La réévaluation de 3.800 à 4.000 euros du taux de dernier ressort paraît opportune, ce taux faisant régulièrement l'objet d'une actualisation destinée à prendre en compte l'inflation. La plus récente résulte du décret n° 98-1231 du 28 décembre 1998 qui a porté ce taux de 13.000 à 25.000 francs 31 ( * ) , lequel n'avait pas été revalorisé depuis 1985 ;

- d'étendre son périmètre d'intervention aux actions mobilières ou personnelles et non plus aux seules actions de nature personnelle et mobilière. Cette modification n'aurait pas pour effet de bouleverser fondamentalement le périmètre d'intervention du juge de proximité, les actions personnelles immobilières et les actions réelles mobilières étant assez rares 32 ( * ) . Comme l'indique l'exposé des motifs de la proposition de loi, « cette nouvelle rédaction fait disparaître, en outre, les difficultés nées des incertitudes de la classification des actions personnelles mobilières » ;

- d'élargir aux personnes morales et aux personnes physiques pour les besoins de la vie professionnelle la liste des justiciables ayant accès à la juridiction de proximité. La spécialisation de la juridiction de proximité, juge naturel de tous litiges de la vie quotidienne quelle que soit l'origine du demandeur est donc consacrée. Ainsi, disparaît la dichotomie artificielle et difficilement compréhensible pour le justiciable selon laquelle une affaire de même nature pouvait, en fonction de l'origine du demandeur, relever soit du tribunal d'instance, soit de la juridiction de proximité. Les litiges intentés par les créanciers institutionnels qui s'apparentent souvent à un contentieux de masse viendront donc s'ajouter aux actuelles affaires soumises aux juridictions de proximité. La proposition de loi opérerait donc un transfert de compétence de nature à décharger les tribunaux d'instance.

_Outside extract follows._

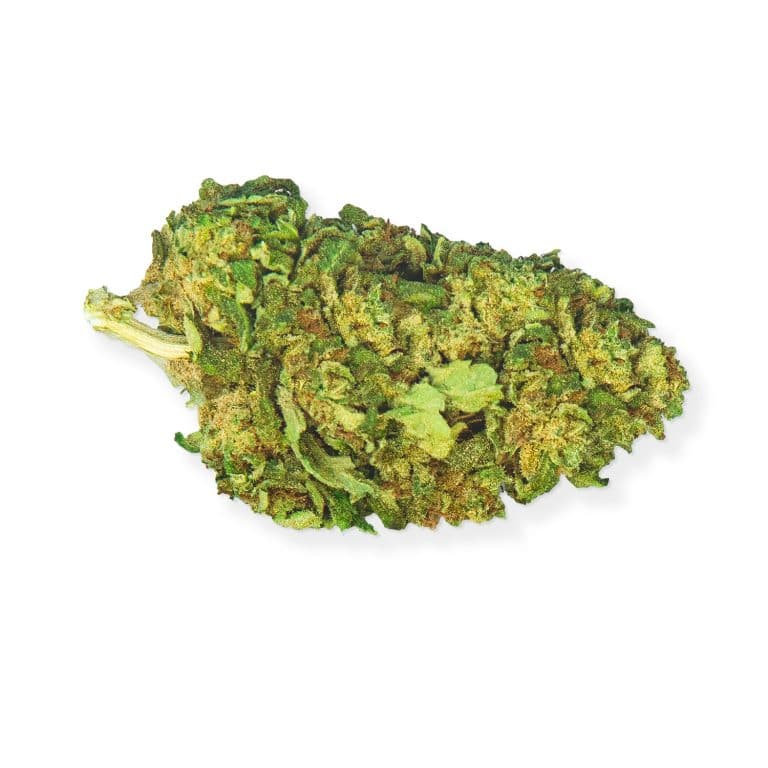 Skunk cbd flower known worldwide for its intoxicating fragrance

En outre, la compétence du juge de proximité pour homologuer un constat d'accord entre les parties obtenu dans le cadre de la conciliation judiciaire ou de la médiation en vue de leur donner force exécutoire serait maintenue.

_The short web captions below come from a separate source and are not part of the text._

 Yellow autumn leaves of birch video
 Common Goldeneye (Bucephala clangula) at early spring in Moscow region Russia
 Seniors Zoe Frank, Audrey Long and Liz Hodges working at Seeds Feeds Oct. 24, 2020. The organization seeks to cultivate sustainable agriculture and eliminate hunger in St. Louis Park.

Bien qu'elles ne figurent plus expressément dans la partie législative du code de l'organisation judiciaire, ses attributions en matière d'injonction de faire et d'injonction de payer jusqu'à la valeur de 4.000 euros seraient conservées. Dans un souci de rigueur juridique, les auteurs de la proposition de loi ont sans doute, à juste titre, souhaité expurger la loi de dispositions relevant par nature du code de procédure civile (articles 1406 et 1425-2).

Le nouveau périmètre d'intervention ainsi défini permettra de simplifier et d'unifier la répartition des compétences entre le tribunal d'instance et la juridiction de proximité . Serait consacré, à quelques exceptions près, le monopole du juge de proximité pour le traitement des affaires les plus modestes touchant au plus près les justiciables. Le mouvement de spécialisation initié par la réforme de 2002 serait amplifié .

En outre, s'il semble difficile de mesurer a priori le nombre d'affaires susceptibles d'être transférées aux juges de proximité, l'extension proposée enrichira leurs missions et leur permettra de s'affirmer comme des acteurs à part entière de l'institution judiciaire.

Dans ses conclusions, votre commission vous propose de reprendre la rédaction de l'article 3 de la proposition de loi sans modification .

Article 4
(art. L. 331-2-1 et L.  331-2-2 nouveaux du code de l'organisation judiciaire)
Compétences spéciales de la juridiction de proximité

Le présent article prévoit d'insérer dans le code de l'organisation judiciaire deux articles L. 331-2-1 et L. 331-2-2 afin de mentionner les compétences spéciales de la juridiction de proximité.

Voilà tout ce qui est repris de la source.